Unocal commences offer to acquire outstanding stock of Pure Resources, Inc.
El Segundo, Calif., Sept. 5, 2002 -- Unocal Corporation (NYSE: UCL) today commenced its previously announced exchange offer to acquire all of the outstanding shares of Pure Resources, Inc. (NYSE: PRS) common stock that it does not already own.
Unocal, through its subsidiary Union Oil Company of California, currently owns approximately 65 percent of Pure's outstanding common stock. The exchange offer is scheduled to expire on Wednesday, Oct. 2, 2002.
As previously announced, Pure stockholders are being offered 0.6527 shares of Unocal common stock in exchange for each of their shares of Pure common stock. Following successful completion of the exchange offer, Unocal would effect a short form merger of Pure with a Unocal subsidiary. Pure shares held by the remaining public stockholders would be converted into the same consideration paid in the exchange offer, except for shares owned by stockholders who exercise appraisal rights.
If Pure's stockholders choose to tender their shares, and if all Pure stock options vest and are exercised, Unocal would issue approximately 15.6 million shares in the transaction. Completion of the exchange offer is subject to the satisfaction of conditions, including that Unocal own at least 90 percent of the outstanding shares of Pure common stock at the completion of the exchange offer, and other customary conditions.
A prospectus, which is part of the Unocal Registration Statement on Form S-4, and related exchange offer materials, including a letter of transmittal, are being mailed to stockholders of Pure. Investors and stockholders of Pure are urged to read all of these documents carefully. These documents contain important information about the transaction and should be read in connection with making a decision with respect to the exchange offer.
Unocal has filed its Registration Statement on Form S-4 and a Schedule TO with the Securities and Exchange Commission (SEC). Investors and stockholders are able to obtain free copies of these documents through the SEC's web site, www.sec.gov. For additional information on the exchange offer or copies of any of the offering materials, stockholders may contact D.F. King & Co., Inc., at 800-769-6414. In addition, Merrill Lynch is the dealer-manager for the exchange offer and may be contacted at 866-276-1462.
In addition to the Registration Statement on Form S-4, Schedule TO, prospectus and related exchange offer materials, both Unocal and Pure file annual, quarterly and special reports, proxy statements and other information with the SEC. You may read and copy any reports, or other information filed by Unocal or Pure at the SEC public reference room at 450 Fifth Street, NW, Washington, D.C. 20549, or at any of the SEC's other public reference rooms in New York City, N.Y., and Chicago, Ill. Please call the SEC at 800-SEC-0330 for further information on the public reference rooms. Unocal's and Pure's filings with the SEC are also available to the public from commercial document-retrieval services and at the SEC web site.
About Unocal Corporation
Unocal is one of the world's largest independent natural gas and crude oil exploration and production companies.

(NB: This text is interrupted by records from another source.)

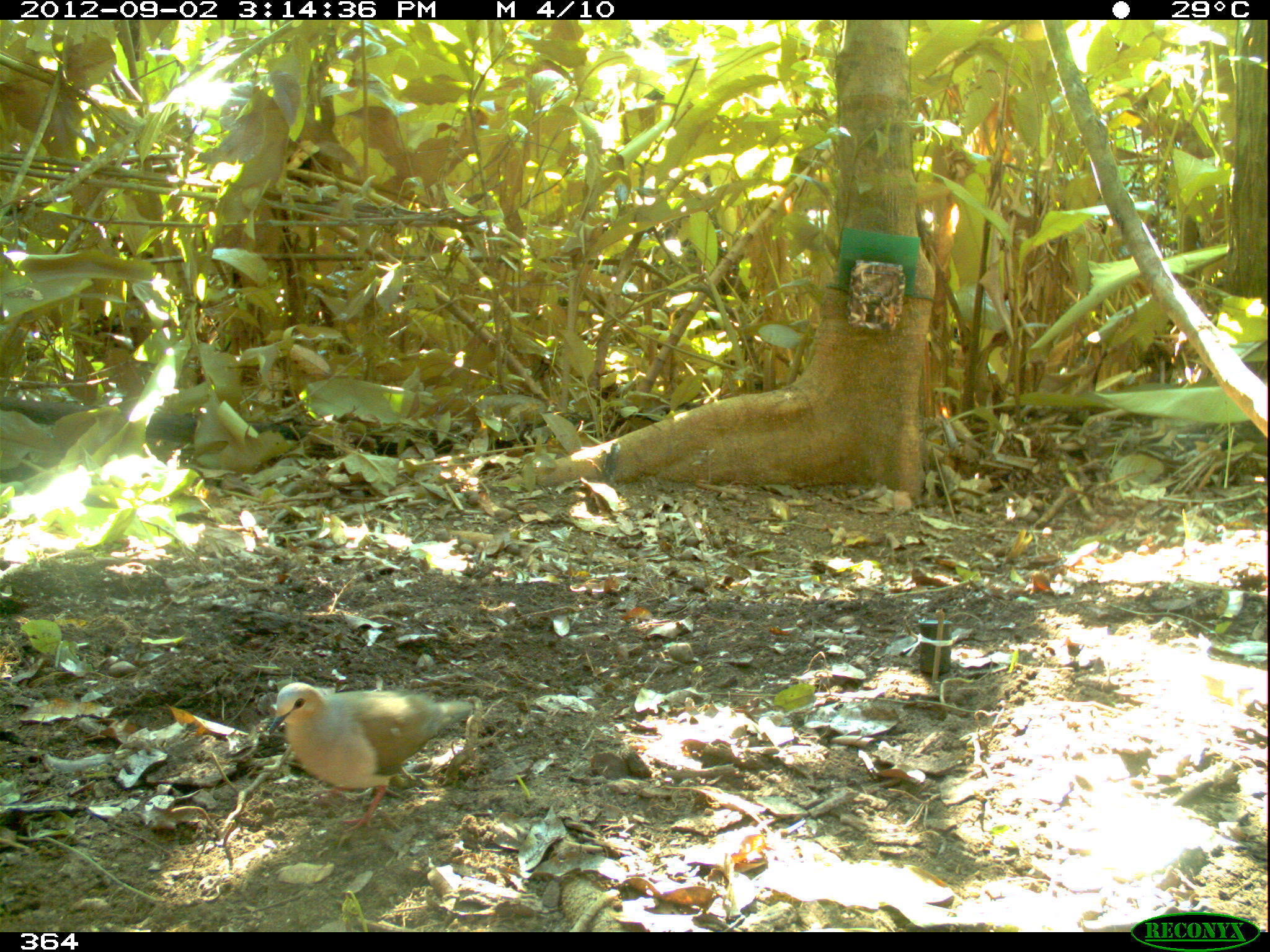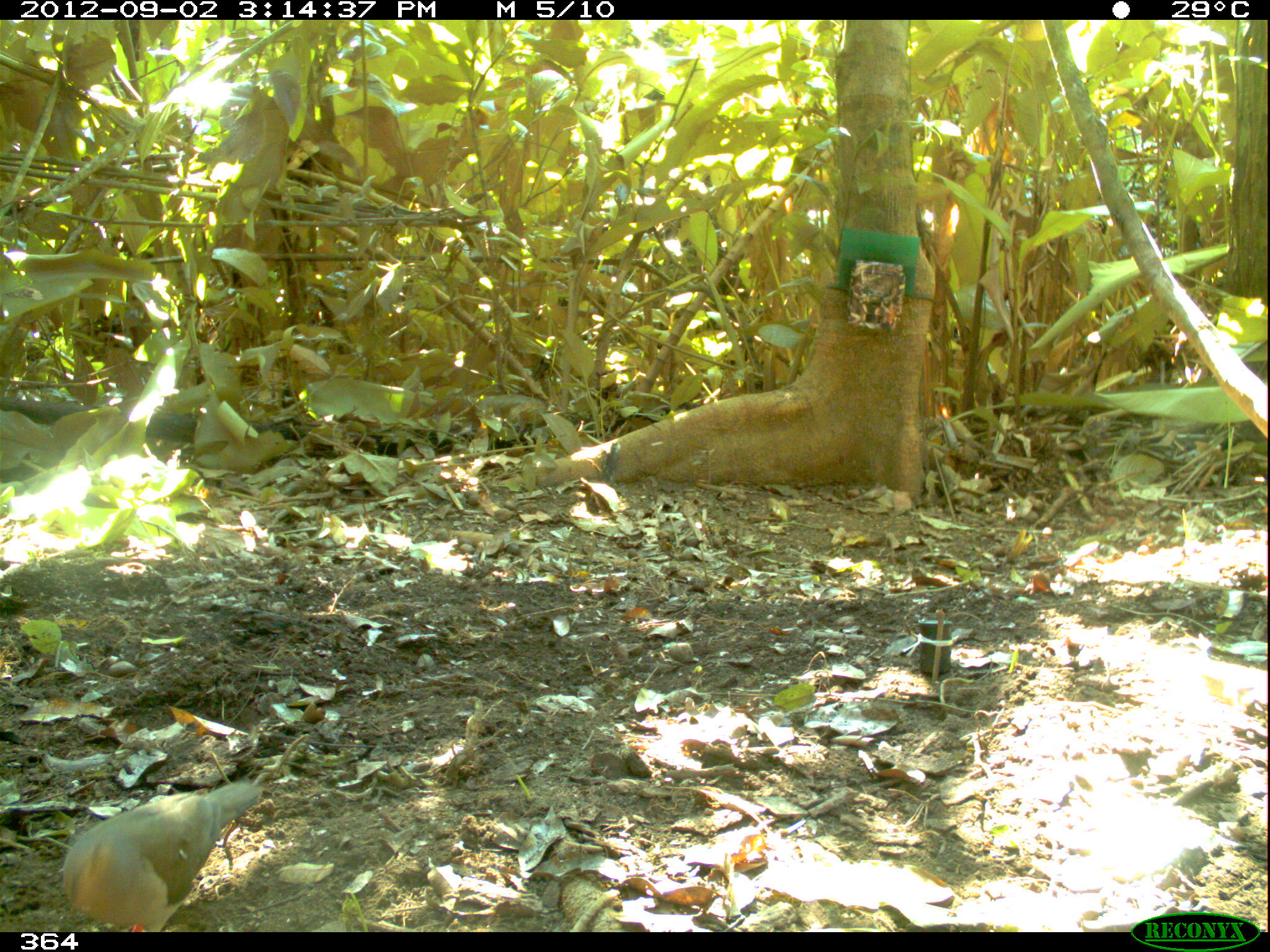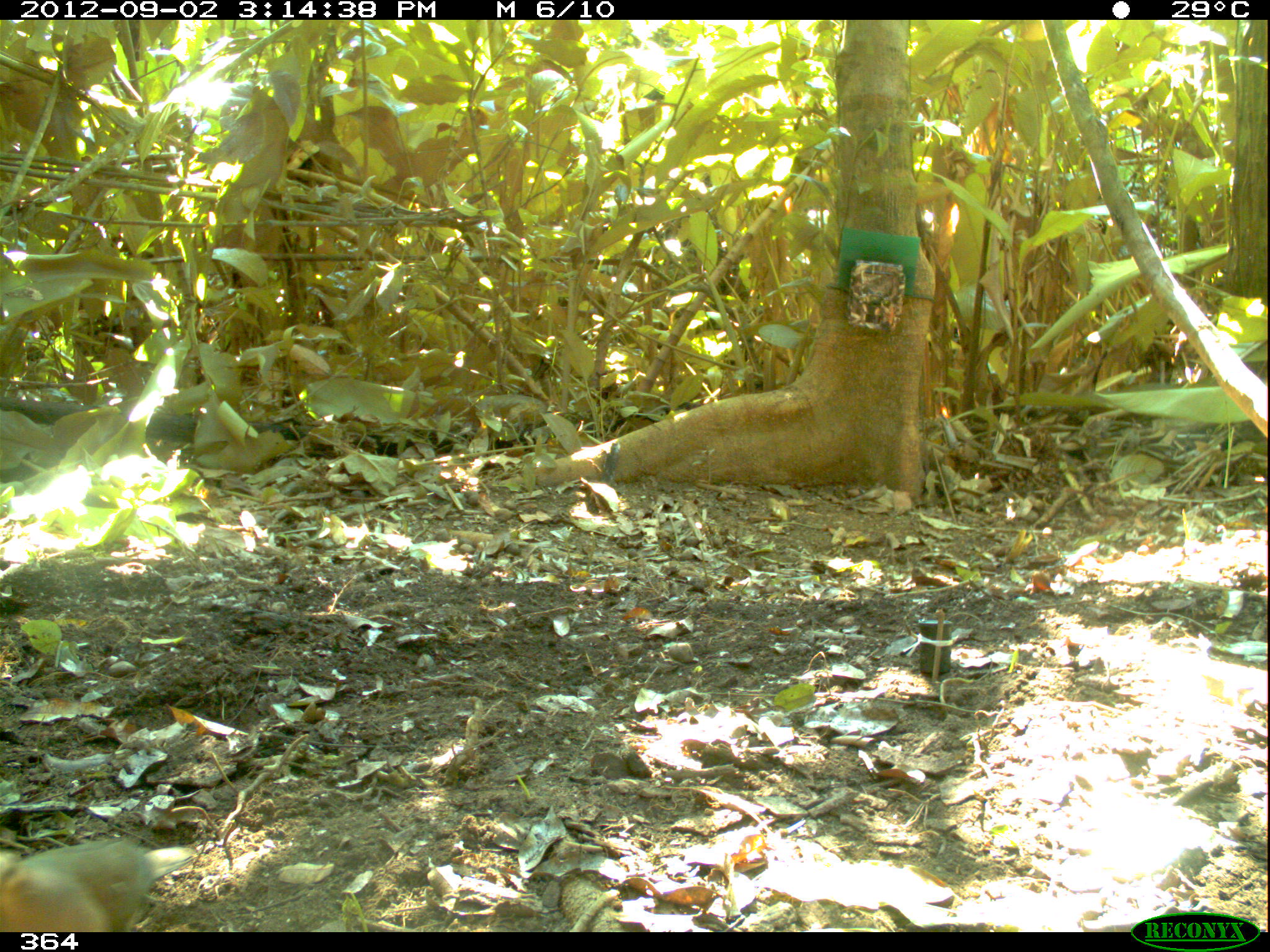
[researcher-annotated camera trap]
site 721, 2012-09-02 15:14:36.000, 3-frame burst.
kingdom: Animalia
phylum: Chordata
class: Aves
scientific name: Aves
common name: bird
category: unknown bird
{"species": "unknown bird (bird) (Aves)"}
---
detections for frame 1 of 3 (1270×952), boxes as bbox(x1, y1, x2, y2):
unknown bird: bbox(264, 679, 474, 834)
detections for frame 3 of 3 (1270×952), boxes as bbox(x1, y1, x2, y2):
unknown bird: bbox(0, 836, 192, 932)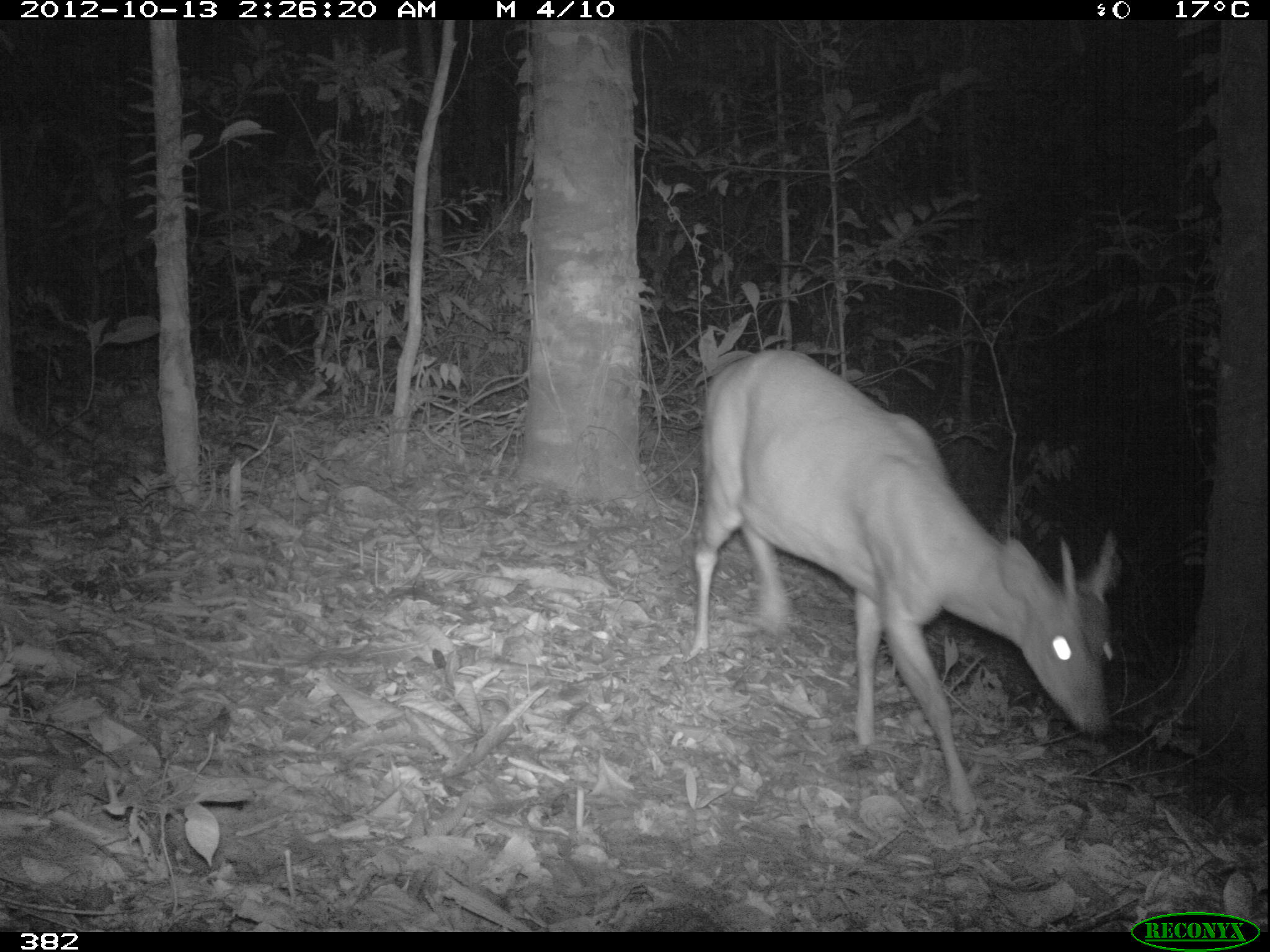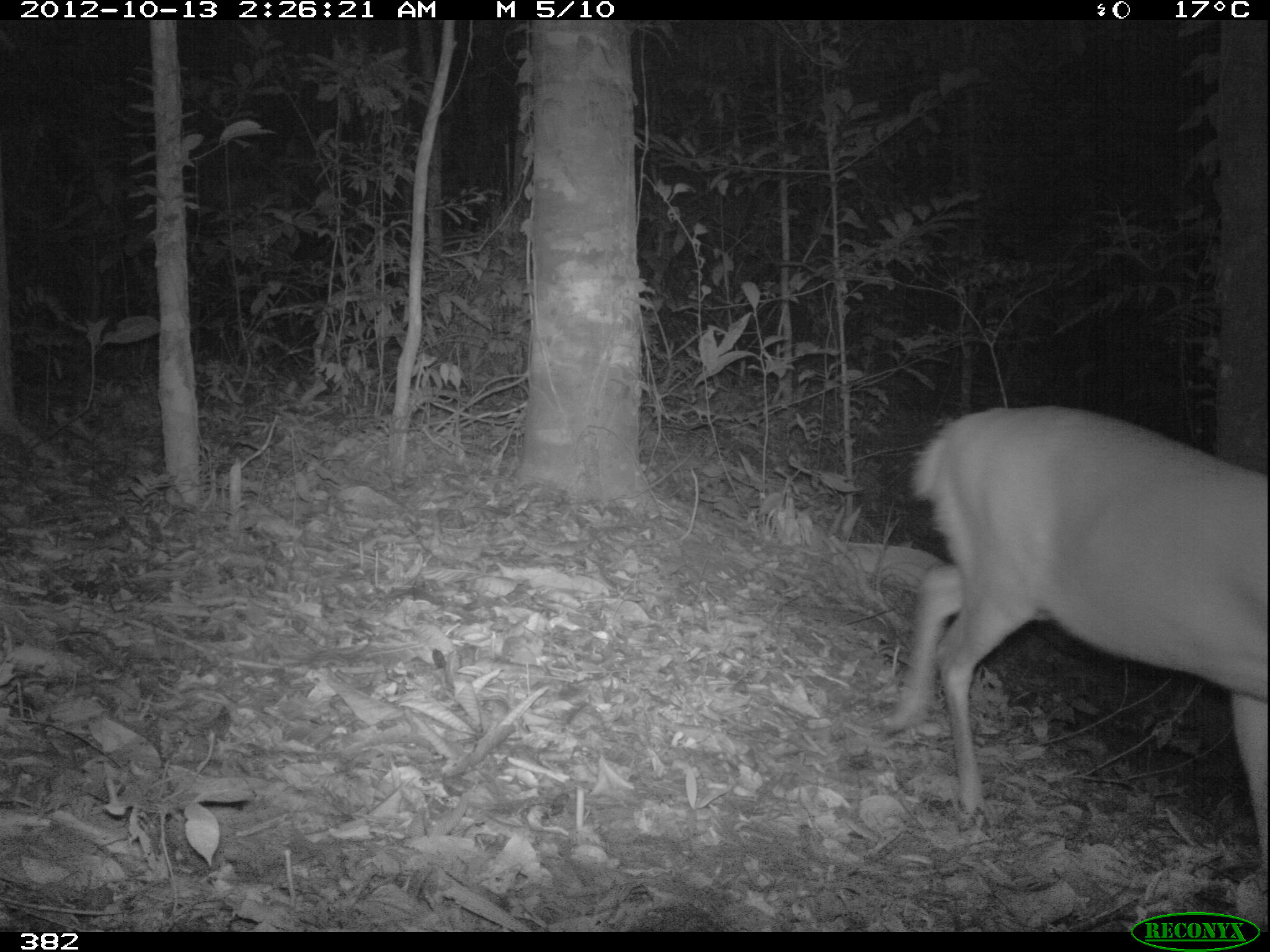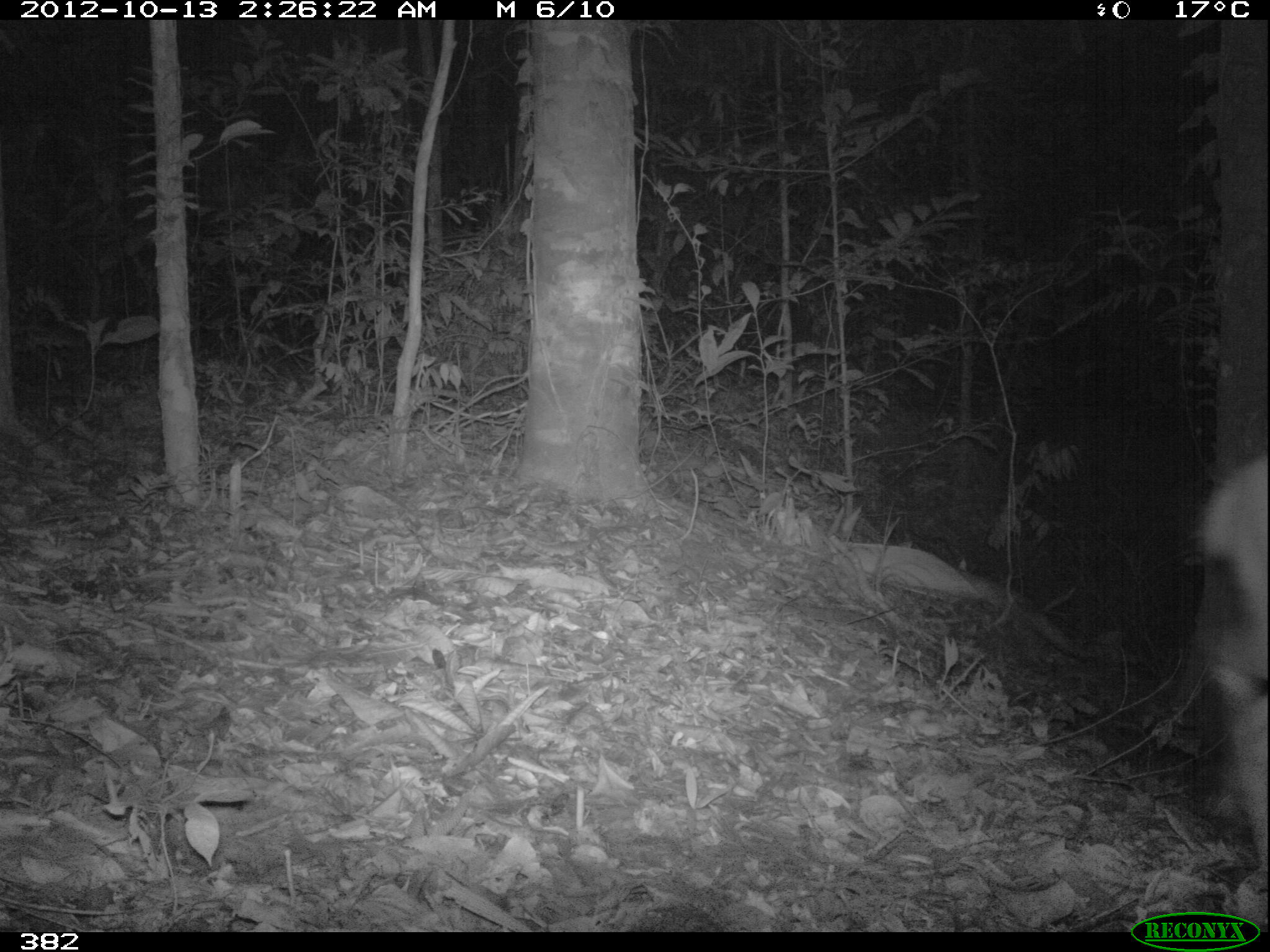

Based in El Segundo, Calif., Unocal's principal production operations are in North America, Asia, and the North Sea. Unocal is also one of the world's largest producers of geothermal energy with operations in Indonesia and the Philippines. More information about the company is available at www.unocal.com.
About Pure Resources, Inc.
Pure is an independent exploration and production company that develops and produces oil and natural gas in the Permian Basin, the San Juan Basin, the Gulf Coast and the Gulf of Mexico. The company also owns an undivided interest under approximately 6 million gross fee mineral acres throughout the Southern Gulf Coast region of the U.S. Pure was formed in May 2000 through the combination of Titan Exploration, Inc., and the Permian Basin business unit of Unocal Corporation.
This news release contains certain forward-looking statements about future business transactions involving Unocal and Pure. These statements are not guarantees of future performance and involve certain risks and uncertainties that are difficult to predict. The statements are based upon Unocal's current expectations and beliefs and are subject to a number of known and unknown risks and uncertainties that could cause actual results to differ materially from those described in the forward looking statements. Actual results could differ materially from what is expressed or forecasted in this news release. Those risk factors are discussed in the Unocal and Pure Annual Reports on Form 10-K and subsequent reports that have been filed by the companies with the U.S. Securities and Exchange Commission.